Background: Inorganic sodium arsenite (iAs) is a ubiquitous environmental contaminant and is associated with an increased risk of skin hyperkeratosis and cancer.
Objectives: We investigated the molecular mechanisms underlying the regulation of the keratin 16 (K16) gene by iAs in the human keratinocyte cell line HaCaT.

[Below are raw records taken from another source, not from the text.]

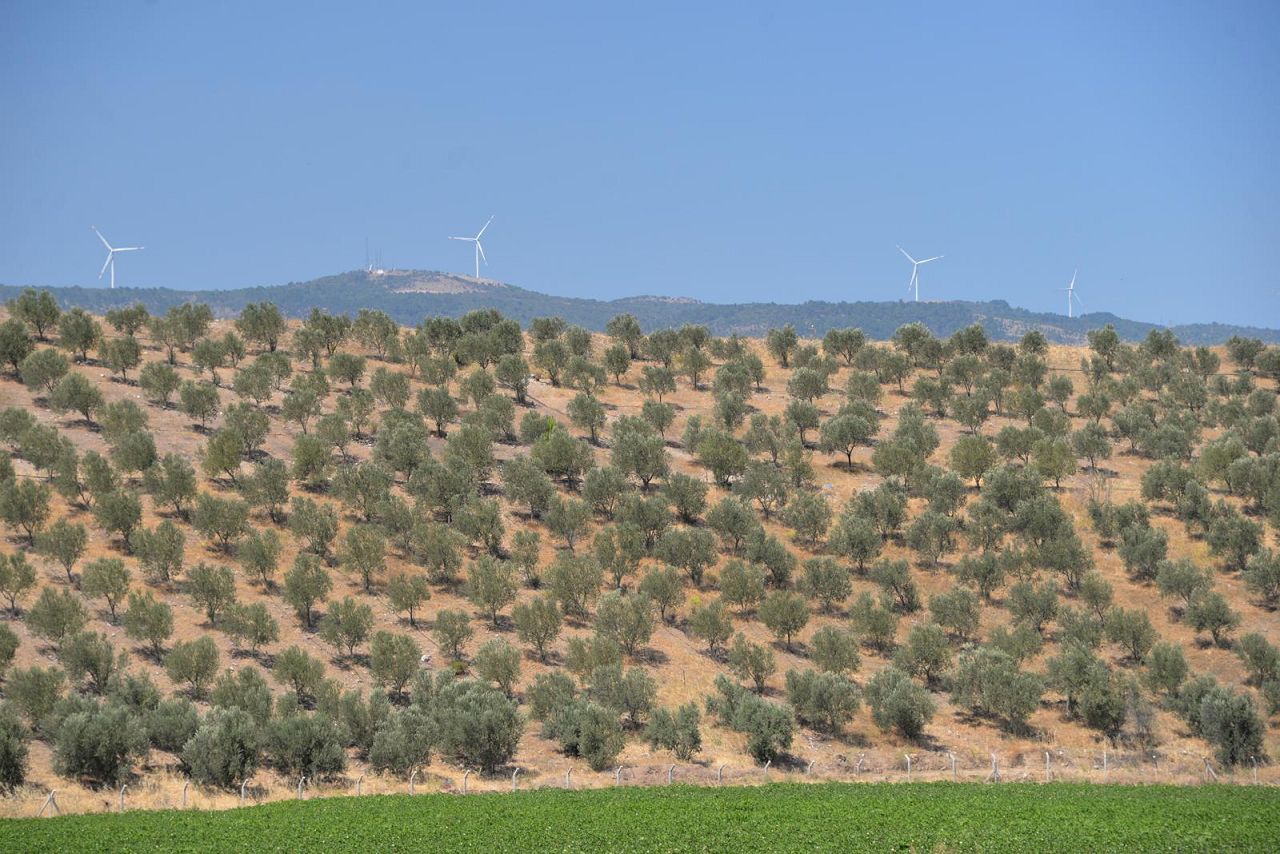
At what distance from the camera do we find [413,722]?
5028 cm

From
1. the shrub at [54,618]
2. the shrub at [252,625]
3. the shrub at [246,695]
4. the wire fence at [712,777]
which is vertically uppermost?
the shrub at [54,618]

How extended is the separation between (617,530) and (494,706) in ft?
86.5

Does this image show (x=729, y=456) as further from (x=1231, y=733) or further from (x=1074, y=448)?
(x=1231, y=733)

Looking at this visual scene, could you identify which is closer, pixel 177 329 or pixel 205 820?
pixel 205 820

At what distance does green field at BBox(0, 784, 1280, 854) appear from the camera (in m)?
34.8

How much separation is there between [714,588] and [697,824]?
38963 mm

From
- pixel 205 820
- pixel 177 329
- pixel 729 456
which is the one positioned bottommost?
pixel 205 820

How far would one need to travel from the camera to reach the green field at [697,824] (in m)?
34.8

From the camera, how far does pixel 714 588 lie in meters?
76.0

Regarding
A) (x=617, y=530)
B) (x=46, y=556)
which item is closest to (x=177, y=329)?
(x=46, y=556)

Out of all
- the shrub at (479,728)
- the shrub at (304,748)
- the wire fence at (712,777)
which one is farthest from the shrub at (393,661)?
the shrub at (304,748)

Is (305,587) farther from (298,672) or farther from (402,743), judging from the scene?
(402,743)

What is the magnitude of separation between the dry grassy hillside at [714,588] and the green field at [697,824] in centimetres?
709

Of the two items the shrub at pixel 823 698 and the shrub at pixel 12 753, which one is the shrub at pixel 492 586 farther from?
the shrub at pixel 12 753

Methods: We performed reverse transcriptase polymerase chain reaction, luciferase assays, Western blots, and electrophoretic mobility shift assays to determine the transcriptional regulation of the K16 gene by iAs. We used gene overexpression approaches to elucidate the nuclear factor erythroid-derived 2 related factor 2 (NRF2) involved in the K16 induction.
Results: iAs induced the mRNA and protein expression of K16. We also found that the expression of K16 was transcriptionally induced by iAs through activator protein-1-like sites and an antioxidant response element (ARE) in its gene promoter region. Treatment with iAs also enhanced the production and translocation of the NRF2 transcription factor, an ARE-binding protein, into the nucleus without modification of its mRNA expression. In addition, iAs elongated the half-life of the NRF2 protein. When overexpressed in HaCaT cells, NRF2 was also directly involved in not only the up-regulation of the detoxification gene thioredoxin but also K16 gene expression.
Conclusions: Our data clearly indicate that the K16 gene is a novel target of NRF2. Furthermore, our findings also suggest that NRF2 has opposing roles in the cell--in the activation of detoxification pathways and in promoting the development of skin disorders.
Keywords: antioxidant response element; arsenic; hyperkeratosis; keratin 16 (K16); keratinocytes; nuclear factor erythroid-derived 2 related factor 2 (NRF2); transcription.